Figure 2.
HSCs dynamically transition between autophagic flux states.
A Schematic for competitive transplantation of RFP+EGFP− high flux, RFP+EGFP+ low flux, and RFP−EGFP− no flux HSCs into irradiated recipients.
B-E Donor hematopoietic (B), B (C), T (D), and myeloid (E) cell engraftment in peripheral blood of mice receiving 25 RFP+EGFP− high flux, RFP+EGFP+ low flux, or RFP−EGFP− no flux HSCs with 3×105 bone marrow cells (n=10–13 recipients/HSC subset in 3 experiments).
F-I HSC engraftment (F) and autophagic activity (G-I) in the bone marrow of mice from transplants in B-E 16 weeks post-transplantation (n=8–9 recipients/HSC subset in 3 experiments).
J Heat map comparing differentially expressed transcripts between RFP+EGFP−, RFP+EGFP+, and RFP−EGFP− HSCs (≥1.5-fold change, Padj<0.05, n=3).

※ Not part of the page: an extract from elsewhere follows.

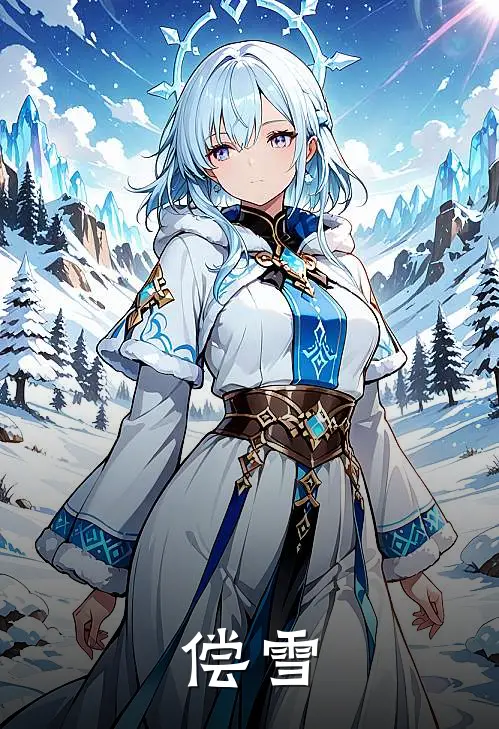 偿雪(云绾徐三娘)完结小说推荐_小说全文免费阅读偿雪云绾徐三娘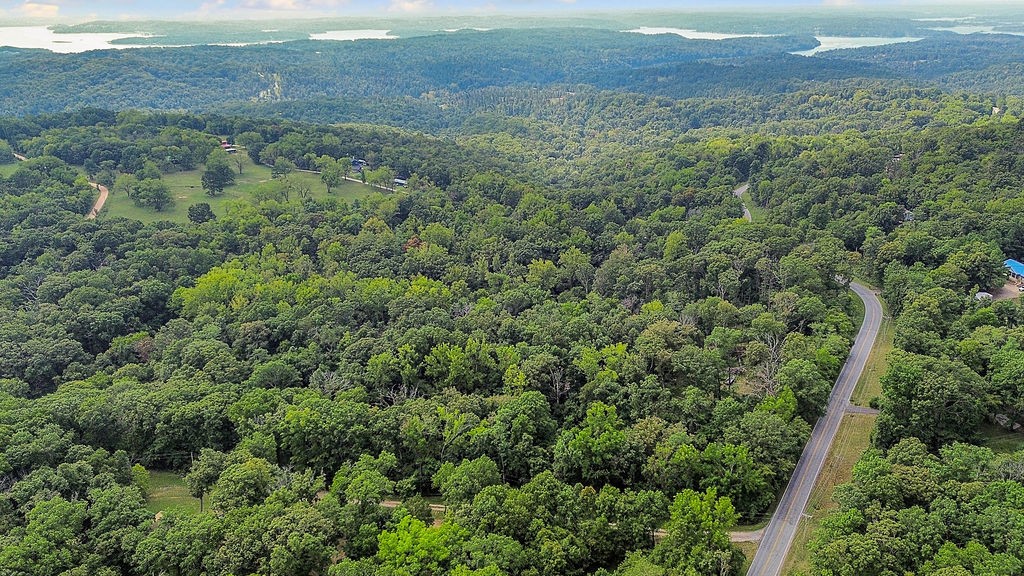 Posy Mountain Ranch Unit 4 Rurban - Land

K Normalized enrichment scores from GSEA of most upregulated and downregulated pathways in autophagic versus non-autophagic HSCs.
L Frequency of Ki67+ RFP−EGFP− or RFP+ CD48−LSK HSC/MPPs (n=3).
Data show individual mice (F-I, L) and/or mean (B-I, L) ± SEM (B-E) or SD (F-I, L). Data were assessed by a one-way repeated measures (B-E) or ordinary (F-I) ANOVA followed by Tukey’s test, or student’s t-test (L). *P≤ 0.05, **P≤ 0.01, ***P≤ 0.001, ****P≤ 0.0001.